- Delayed payments stemming from claim denials are significantly impacting hospital revenue cycles, taking an average 16.4 more days to pay compared to claims that have not been denied, a new analysis from Crowe Horwath revealed.
The analysis of patient financial transactions in more than 850 hospitals showed that the cost and cash flow implications of claims denials that are eventually paid to providers 16 days later than usual equates to at least one percent of a provider organization’s cost structure.
In comparison, final claim denials, or claims for which the payer never reimburses the provider, represent a 1.9 percent decrease to an average hospital’s annual net revenue.

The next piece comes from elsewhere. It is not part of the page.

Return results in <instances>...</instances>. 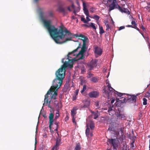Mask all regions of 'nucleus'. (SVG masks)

While delayed payments are affecting a hospital’s bottom line, they may also be driving up administrative costs. Over three-quarters (76 percent) of claim denials are eventually paid by payers, the analysis added.
“Healthcare providers generally have entire departments dedicated to resolving denials, and their success begs the question of why hospitals need to incur such expensive and compromised cash flow for services that will ultimately be paid anyway,” stated Brian Sanderson, Managing Principal of Crowe Healthcare Services.
The answer could lie in the nature of the denial. Claim denials generally stem from two general reasons. First, payers deny claims for administrative reasons, such as membership not on file, coordination of benefits, or medical bills not sent in a timely manner.
The other type of common claim denial reason is clinical in nature. Payers deny claims for clinical reasons, including services not being medically necessary, prior authorization required, or unfulfilled request for medical records.
“Significant investments by healthcare providers related to revenue cycle accuracy have gradually improved denial rates that are administrative in nature,” the report stated. “However, many providers feel as though they do not sufficiently control clinical denials, as each commercial payer appears to have its own processes for medical necessity requirements, precertification of services, and requests for medical records.”
Claim denials with an information request are particularly challenging hospital revenue cycles, the analysis added. While 80.2 percent of claim denials with either a medical record request or additional patient information request are ultimately paid, these reimbursements take over two months, on average, to reach the provider organization.
And claim denials with a clinical reason are proving to be troublesome across payers. “Clinical denials, and the challenges of securing timely payments, occur across all payer types (commercial and government), but a frustration for many patient accounting departments is the discrepancy between commercial payers and traditional Medicare,” the report stated.
Commercial payers take 28.3 more days, on average, to pay all types of claim denials compared to traditional Medicare. But clinical claim denials are particularly an issue, with commercial payers taking an average 42.6 more days to pay for denials with an information request compared to Medicare.
The public payer also beat commercial health plans by paying medical necessity and noncovered services claim denials 10.4 days and 57.2 days sooner, respectively.
Adding to the excessive time to reimbursement among commercial payers are the significant differences in requirements across major payers. For example, the payment time for a clinical claim denial with a request for information ranged from 76.43 days to 121.66 days across five major payers.
Similarly, payment times differed across commercial payers for administrative claim denials. The time to payment for an administrative claim denial for a coverage or eligibility issue ranged from 42.2 days to 137.48 days across the five commercial payers.
With significant payment time variances, hospitals have trouble addressing the differing payer requirements for resolving claim denials. This leads to increased administrative costs, researchers explained.
The difference in payment times across payers indicates a need for greater payer and provider collaboration, Sanderson added.
“With the increasing emphasis on controlling healthcare costs, it appears as though a focused collaboration between providers and payers may decrease the administrative expenses related to securing payment for appropriate clinical services,” he concluded.